**Text excerpt:**
————

All that said, I enjoyed Spectre. It’s clumsier and more predictable than its immediate predecessor, which is, for my money, the high water mark of the series. But there are moments of inspiration (and inspired lunacy) sprinkled throughout its 140 minutes. Craig still seems game — despite what his pre-release press would have you believe — and it’s nice to see everyone take things a little less seriously.

The film opens with a dynamite pre-credits sequence in the middle of a Day of the Dead parade in Mexico City. For three minutes or so, the camera travels unbroken through hundreds of partiers in skeleton costumes. One of them is Bond (Craig, natch), and another is his mark, a Marco Sciarra (Alessandro Cremona). Bullets fly, buildings crumble, and a helicopter does some flips before we’re back in London dealing with the politics of MI6’s reorganization under the new M (Ralph Fiennes) and his super-duper superior, C (Andrew Scott).

C is calling for the world’s governments to combine their surveillance efforts and resources under one umbrella for the betterment of all. This worries M because C is decidedly against the 00 program, not to mention the fact that he thinks an unelected official having control over the entire world’s supply of drones is unprecedented and dangerous. But 007 doesn’t care. He’s picked up a thread on a group with ties to terrorist activities across the globe, and with the help of Q (Ben Whishaw) and Moneypenny (Naomie Harris), he’s off to Rome, Austria, and Morocco in search of a ghost from his past — Franz Oberhauser (Christoph Waltz).

The film has a major case of “John Harrison syndrome” wherein it builds toward a major twist that ultimately falls wildly flat. The overriding feeling of superficial allusion is so strong with this one, in fact, that I spent the last few minutes expecting one character to remark, “My name’s not really [redacted], it’s Tracy.” The absence of true stakes in its final third — seriously, does anyone know what these cats were after? — prevents Spectre from ascending to the same level as Casino Royale or Skyfall in the Craig quadrilogy, but rollicking fun in its first 90 minutes prevents it from descending to Quantum of Solace levels of inanity.

Outside of the opener, the film’s standout scene takes place on a train. An obvious ode to From Russia with Love, Bond and Madeleine Swann (a very solid Lea Seydoux) are dining in luxury — bathed in the rich, brown splendor of Hoyte Van Hoytema’s spectacular cinematography — when they’re attacked by a Mr. Hinx (Dave Bautista, underused but effective). The resulting fistfight is brutal but beautifully choreographed and genuinely tense. Similarly suspenseful is a car chase through Rome and a verbal confrontation with old nemesis Mr. White (Jesper Christensen).

————

**Supplied data:**
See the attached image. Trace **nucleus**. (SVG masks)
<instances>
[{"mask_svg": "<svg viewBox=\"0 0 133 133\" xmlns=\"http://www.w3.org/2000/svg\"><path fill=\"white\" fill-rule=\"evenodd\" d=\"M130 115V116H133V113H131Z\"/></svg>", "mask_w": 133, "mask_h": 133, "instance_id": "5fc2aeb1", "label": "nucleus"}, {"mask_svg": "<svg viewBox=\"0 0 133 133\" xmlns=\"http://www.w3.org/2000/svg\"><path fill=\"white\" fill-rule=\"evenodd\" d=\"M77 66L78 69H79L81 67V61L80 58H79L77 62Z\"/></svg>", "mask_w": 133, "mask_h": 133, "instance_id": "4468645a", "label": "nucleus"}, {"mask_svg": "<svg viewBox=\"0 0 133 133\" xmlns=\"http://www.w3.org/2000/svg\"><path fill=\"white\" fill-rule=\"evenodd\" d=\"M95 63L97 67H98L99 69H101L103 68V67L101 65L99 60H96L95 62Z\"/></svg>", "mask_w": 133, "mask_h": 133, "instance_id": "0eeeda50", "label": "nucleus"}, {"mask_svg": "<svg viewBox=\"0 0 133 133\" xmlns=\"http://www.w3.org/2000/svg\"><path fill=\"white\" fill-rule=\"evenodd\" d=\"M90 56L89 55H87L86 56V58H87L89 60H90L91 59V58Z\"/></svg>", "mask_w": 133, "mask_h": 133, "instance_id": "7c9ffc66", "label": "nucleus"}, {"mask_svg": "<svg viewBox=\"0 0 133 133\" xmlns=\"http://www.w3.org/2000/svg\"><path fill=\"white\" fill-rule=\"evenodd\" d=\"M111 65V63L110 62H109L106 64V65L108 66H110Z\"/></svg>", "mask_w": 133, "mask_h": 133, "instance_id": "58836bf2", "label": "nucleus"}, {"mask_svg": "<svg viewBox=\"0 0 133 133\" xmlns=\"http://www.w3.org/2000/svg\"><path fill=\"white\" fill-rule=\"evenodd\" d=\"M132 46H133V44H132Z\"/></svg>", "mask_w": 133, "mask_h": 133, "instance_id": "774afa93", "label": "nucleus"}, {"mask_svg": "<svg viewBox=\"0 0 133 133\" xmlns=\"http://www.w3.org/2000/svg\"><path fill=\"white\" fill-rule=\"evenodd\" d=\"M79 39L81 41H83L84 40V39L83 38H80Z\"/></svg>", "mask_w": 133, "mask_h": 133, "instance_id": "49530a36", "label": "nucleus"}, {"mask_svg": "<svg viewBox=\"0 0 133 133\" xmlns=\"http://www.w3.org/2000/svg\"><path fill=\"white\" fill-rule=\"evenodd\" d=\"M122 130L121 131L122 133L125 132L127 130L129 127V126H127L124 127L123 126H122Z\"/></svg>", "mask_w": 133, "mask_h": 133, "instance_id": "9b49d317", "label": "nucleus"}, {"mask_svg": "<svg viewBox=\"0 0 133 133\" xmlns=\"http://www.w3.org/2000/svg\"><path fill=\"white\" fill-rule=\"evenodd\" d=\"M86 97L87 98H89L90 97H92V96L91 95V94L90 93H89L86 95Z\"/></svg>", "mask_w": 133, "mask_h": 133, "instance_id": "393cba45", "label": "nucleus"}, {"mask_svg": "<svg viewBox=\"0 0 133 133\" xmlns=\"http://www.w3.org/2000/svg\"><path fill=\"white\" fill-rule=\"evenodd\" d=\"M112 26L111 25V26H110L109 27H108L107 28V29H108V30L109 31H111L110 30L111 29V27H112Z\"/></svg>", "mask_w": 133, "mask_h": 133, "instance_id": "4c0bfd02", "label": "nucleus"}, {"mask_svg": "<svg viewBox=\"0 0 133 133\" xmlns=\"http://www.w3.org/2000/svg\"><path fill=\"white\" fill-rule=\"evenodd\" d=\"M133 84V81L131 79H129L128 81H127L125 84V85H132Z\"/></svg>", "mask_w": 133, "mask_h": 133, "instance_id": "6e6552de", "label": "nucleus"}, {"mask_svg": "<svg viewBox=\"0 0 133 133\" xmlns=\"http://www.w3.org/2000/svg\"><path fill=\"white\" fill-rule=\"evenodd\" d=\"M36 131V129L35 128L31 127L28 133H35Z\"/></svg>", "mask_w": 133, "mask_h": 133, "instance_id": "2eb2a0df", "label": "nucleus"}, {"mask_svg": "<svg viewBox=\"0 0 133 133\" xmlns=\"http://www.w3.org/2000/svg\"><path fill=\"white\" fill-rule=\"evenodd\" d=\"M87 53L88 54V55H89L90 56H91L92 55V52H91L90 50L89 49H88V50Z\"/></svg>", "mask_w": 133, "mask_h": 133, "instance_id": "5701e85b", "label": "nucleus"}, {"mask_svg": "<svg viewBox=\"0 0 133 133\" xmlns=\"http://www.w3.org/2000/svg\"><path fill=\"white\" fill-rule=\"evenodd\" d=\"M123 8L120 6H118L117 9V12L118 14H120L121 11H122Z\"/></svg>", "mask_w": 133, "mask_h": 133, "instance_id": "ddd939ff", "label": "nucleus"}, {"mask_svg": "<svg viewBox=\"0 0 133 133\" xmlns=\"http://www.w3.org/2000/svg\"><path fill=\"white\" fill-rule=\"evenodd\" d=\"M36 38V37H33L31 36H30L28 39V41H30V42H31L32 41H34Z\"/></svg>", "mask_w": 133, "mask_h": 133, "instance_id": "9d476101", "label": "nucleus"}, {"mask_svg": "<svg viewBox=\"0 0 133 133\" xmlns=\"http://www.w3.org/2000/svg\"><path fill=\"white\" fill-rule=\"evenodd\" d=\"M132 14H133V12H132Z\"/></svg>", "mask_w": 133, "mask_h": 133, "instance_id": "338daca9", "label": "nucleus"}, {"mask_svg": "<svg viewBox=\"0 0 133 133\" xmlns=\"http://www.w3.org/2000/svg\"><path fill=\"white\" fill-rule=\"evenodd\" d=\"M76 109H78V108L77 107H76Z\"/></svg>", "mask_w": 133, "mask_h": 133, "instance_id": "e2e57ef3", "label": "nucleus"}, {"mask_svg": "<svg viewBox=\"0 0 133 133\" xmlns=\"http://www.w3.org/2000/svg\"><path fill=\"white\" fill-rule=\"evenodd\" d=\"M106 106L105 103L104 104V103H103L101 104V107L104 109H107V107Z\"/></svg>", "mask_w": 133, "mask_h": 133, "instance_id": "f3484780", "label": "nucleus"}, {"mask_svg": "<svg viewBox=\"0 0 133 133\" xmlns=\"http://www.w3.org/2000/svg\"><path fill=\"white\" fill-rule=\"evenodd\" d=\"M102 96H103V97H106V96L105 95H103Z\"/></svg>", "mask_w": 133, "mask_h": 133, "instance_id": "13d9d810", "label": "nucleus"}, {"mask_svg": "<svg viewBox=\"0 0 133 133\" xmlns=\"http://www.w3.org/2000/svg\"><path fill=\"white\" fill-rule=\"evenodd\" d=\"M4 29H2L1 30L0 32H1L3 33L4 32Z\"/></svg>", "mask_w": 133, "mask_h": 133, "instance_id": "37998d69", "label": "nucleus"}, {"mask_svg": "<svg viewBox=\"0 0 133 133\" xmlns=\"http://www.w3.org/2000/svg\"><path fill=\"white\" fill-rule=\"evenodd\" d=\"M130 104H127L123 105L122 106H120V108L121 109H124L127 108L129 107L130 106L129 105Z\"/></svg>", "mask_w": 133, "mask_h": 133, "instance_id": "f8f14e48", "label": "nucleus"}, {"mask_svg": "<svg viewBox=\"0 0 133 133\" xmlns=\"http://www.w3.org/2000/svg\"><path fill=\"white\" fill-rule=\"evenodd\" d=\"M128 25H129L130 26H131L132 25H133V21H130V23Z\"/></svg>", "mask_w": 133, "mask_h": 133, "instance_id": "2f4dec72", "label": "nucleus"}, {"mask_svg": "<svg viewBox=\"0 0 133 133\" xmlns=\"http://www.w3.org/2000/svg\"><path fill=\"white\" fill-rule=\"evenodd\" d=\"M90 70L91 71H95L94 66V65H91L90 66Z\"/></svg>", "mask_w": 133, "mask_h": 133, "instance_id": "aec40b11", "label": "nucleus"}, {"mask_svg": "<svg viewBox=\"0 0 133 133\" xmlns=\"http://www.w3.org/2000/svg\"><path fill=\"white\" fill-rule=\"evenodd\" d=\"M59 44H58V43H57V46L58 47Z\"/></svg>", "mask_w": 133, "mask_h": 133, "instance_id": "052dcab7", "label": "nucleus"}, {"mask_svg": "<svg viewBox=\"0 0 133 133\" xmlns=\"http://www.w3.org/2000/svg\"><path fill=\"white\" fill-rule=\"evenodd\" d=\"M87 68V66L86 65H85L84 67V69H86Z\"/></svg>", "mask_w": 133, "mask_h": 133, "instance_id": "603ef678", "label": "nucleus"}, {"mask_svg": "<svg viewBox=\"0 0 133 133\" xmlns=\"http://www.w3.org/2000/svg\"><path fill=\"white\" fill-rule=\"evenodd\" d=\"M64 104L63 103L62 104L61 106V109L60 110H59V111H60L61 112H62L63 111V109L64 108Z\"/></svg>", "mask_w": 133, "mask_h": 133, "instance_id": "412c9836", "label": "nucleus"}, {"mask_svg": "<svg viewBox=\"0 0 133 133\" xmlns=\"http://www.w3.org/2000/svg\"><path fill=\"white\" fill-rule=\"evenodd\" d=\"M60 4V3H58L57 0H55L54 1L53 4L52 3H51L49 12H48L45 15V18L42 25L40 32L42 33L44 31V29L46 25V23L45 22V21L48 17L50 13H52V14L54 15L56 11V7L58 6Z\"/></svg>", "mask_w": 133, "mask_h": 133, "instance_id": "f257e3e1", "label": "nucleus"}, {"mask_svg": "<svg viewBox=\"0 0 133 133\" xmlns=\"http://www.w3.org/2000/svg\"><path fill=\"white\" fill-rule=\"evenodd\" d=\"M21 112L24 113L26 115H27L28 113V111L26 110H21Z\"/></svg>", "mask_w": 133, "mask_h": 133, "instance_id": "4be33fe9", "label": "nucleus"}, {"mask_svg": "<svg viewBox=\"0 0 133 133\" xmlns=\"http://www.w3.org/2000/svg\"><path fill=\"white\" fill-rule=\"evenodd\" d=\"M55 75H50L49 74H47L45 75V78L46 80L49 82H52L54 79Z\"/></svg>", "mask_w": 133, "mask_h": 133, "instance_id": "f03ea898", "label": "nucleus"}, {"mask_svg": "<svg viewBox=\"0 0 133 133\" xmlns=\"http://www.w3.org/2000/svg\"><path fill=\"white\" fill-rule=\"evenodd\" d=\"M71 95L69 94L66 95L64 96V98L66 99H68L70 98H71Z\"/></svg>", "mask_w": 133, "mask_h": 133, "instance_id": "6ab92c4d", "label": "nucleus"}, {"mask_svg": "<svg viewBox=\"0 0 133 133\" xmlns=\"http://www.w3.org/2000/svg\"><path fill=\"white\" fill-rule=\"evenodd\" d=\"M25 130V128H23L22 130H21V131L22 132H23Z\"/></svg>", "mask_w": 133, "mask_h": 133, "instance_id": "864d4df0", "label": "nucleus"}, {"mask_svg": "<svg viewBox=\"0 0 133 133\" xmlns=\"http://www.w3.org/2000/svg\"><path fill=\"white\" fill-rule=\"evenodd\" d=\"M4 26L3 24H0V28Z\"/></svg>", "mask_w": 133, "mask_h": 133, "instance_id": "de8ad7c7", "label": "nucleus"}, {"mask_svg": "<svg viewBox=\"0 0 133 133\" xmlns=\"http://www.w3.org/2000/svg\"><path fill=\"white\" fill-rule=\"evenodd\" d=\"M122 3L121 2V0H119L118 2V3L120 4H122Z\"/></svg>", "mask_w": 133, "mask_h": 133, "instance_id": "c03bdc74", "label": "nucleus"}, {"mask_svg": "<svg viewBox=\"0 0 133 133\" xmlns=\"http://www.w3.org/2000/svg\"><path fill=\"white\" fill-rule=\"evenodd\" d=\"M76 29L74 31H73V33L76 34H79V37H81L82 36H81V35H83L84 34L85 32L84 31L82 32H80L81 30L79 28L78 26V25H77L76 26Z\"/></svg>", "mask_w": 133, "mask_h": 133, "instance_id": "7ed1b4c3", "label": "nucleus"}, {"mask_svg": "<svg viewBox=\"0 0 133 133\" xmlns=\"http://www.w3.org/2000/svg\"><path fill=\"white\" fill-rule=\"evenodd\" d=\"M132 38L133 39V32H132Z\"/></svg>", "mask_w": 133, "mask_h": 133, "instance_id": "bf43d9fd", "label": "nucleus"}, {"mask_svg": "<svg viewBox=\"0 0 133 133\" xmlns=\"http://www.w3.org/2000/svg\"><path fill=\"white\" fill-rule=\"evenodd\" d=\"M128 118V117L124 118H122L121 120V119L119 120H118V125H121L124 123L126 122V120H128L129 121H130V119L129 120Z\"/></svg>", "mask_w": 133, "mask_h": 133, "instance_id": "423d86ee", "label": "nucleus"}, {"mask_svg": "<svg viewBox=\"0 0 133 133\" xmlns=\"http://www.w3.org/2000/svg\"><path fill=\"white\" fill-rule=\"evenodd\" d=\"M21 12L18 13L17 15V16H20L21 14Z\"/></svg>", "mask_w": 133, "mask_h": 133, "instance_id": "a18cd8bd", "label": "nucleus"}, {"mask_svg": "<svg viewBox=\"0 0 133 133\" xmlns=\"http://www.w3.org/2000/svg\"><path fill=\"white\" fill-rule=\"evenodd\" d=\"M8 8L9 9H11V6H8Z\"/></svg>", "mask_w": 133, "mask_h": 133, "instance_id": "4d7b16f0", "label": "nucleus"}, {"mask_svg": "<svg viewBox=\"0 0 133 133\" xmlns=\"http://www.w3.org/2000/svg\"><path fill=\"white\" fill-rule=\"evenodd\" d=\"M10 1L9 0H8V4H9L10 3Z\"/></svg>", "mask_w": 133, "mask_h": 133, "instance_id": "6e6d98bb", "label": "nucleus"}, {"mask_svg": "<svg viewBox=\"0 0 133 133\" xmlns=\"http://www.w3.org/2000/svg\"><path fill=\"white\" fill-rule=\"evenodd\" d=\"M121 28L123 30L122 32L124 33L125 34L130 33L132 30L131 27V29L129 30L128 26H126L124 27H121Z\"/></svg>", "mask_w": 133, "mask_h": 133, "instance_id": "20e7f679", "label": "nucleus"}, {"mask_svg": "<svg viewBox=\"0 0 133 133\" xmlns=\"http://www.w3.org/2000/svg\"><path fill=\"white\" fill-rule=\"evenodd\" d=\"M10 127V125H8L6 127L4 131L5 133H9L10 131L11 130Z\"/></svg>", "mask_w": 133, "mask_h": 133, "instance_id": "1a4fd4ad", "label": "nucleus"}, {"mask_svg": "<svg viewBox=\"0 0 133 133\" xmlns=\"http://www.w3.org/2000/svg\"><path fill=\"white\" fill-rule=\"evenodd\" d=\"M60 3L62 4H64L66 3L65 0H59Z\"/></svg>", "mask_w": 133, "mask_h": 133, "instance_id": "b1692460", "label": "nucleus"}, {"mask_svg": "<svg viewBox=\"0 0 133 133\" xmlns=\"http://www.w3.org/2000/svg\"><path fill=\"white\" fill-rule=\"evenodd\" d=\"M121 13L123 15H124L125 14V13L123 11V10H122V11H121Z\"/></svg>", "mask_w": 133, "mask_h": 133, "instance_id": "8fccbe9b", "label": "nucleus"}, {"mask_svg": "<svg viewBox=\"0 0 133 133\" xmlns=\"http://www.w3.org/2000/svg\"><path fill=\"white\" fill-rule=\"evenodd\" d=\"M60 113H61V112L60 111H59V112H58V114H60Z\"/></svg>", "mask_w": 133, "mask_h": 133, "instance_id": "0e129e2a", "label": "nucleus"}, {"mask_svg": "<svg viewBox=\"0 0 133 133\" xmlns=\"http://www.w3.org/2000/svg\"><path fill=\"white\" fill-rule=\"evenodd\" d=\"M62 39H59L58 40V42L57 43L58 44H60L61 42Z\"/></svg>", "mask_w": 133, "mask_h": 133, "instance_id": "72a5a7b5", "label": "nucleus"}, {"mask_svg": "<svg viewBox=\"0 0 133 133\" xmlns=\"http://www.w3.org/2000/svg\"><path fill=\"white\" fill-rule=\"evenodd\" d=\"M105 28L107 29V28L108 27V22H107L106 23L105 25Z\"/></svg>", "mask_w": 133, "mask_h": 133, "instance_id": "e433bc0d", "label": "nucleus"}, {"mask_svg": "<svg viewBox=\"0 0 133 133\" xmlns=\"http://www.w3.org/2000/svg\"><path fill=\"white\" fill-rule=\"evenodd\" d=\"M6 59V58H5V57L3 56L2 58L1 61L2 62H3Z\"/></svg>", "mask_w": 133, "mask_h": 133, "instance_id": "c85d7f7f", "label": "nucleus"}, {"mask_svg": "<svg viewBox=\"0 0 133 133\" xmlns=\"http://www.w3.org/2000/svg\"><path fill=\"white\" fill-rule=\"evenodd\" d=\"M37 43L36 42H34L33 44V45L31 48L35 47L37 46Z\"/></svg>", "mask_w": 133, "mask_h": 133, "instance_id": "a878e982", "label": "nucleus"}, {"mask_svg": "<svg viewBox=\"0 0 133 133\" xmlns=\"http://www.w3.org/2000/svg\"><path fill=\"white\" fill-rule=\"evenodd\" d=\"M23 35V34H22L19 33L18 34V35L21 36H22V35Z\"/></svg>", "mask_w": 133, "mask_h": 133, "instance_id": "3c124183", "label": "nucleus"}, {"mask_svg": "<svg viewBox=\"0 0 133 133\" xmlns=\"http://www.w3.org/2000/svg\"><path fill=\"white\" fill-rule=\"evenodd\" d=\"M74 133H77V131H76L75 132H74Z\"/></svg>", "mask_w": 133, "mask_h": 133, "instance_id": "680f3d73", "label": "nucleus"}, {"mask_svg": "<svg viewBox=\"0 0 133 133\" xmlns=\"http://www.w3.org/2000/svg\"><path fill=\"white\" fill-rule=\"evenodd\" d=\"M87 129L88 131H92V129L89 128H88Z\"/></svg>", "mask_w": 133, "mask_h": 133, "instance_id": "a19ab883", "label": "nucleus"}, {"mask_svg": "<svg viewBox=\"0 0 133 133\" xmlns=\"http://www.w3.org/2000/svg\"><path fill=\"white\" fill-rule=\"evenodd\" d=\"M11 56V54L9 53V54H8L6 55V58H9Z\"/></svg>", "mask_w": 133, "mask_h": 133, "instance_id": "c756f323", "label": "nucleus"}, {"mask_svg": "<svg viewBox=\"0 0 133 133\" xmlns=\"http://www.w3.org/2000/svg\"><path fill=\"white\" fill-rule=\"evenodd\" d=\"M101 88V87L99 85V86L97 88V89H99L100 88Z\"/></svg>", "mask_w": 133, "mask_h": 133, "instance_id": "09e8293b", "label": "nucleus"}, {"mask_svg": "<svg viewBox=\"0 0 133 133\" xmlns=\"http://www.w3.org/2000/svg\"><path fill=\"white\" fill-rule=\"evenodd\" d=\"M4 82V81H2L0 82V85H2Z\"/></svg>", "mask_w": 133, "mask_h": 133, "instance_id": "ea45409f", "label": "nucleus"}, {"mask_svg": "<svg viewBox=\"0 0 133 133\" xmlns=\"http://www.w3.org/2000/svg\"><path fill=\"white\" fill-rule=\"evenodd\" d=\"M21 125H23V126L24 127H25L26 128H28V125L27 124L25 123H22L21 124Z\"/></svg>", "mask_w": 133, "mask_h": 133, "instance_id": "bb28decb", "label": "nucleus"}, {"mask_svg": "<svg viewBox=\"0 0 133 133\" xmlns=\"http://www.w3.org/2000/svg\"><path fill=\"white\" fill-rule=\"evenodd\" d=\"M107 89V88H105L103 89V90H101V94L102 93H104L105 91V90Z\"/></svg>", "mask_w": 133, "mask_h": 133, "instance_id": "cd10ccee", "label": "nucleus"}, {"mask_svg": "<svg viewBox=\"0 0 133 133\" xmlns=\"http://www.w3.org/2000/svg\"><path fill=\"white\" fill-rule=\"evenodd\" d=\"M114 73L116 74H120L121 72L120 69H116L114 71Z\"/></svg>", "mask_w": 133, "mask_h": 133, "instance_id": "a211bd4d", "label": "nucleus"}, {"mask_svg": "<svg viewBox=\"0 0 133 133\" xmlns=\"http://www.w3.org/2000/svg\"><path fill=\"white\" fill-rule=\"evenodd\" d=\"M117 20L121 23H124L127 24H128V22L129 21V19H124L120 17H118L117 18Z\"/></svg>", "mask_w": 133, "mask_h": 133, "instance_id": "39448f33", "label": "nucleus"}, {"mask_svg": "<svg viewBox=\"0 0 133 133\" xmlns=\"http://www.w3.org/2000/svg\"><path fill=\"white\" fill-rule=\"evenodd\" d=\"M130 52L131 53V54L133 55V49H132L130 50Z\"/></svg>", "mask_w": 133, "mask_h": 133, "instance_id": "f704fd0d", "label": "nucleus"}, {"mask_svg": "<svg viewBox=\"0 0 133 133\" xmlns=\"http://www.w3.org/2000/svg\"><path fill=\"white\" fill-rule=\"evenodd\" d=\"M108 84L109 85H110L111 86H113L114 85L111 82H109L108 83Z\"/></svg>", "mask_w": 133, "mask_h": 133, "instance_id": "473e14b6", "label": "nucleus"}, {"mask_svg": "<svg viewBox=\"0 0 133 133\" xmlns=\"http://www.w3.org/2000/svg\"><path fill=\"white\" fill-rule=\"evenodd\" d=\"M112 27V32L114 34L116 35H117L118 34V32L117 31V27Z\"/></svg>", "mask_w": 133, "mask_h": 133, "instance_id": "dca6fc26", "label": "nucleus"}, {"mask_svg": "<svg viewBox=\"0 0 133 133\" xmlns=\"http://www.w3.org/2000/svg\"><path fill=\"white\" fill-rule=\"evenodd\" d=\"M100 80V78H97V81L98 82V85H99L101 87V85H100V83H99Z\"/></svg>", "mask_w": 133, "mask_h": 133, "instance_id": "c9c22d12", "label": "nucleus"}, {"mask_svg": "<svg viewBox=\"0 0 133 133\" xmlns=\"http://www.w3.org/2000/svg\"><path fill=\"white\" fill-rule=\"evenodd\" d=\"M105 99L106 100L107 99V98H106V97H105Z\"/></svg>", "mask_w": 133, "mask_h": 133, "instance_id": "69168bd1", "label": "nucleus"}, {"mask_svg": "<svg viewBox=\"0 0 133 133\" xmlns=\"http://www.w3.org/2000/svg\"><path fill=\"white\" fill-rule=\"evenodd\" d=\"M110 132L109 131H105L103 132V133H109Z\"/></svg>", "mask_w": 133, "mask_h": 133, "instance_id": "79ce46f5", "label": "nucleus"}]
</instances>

————

**Given instruction:** Determine whether each statement below agrees with the Spectre review. For each, answer yes or no and quote the deciding words of the review. 1. The pre-credits sequence is set during a Day of the Dead parade in Mexico City. 2. The reviewer considers Spectre the high water mark of the series. 3. On the train, Bond and Madeleine Swann are attacked by Mr. White.

**Result of this task:**
1. Yes: "The film opens with a dynamite pre-credits sequence in the middle of a Day of the Dead parade in Mexico City."
2. No: "It’s clumsier and more predictable than its immediate predecessor, which is, for my money, the high water mark of the series."
3. No: "when they’re attacked by a Mr. Hinx (Dave Bautista, underused but effective)"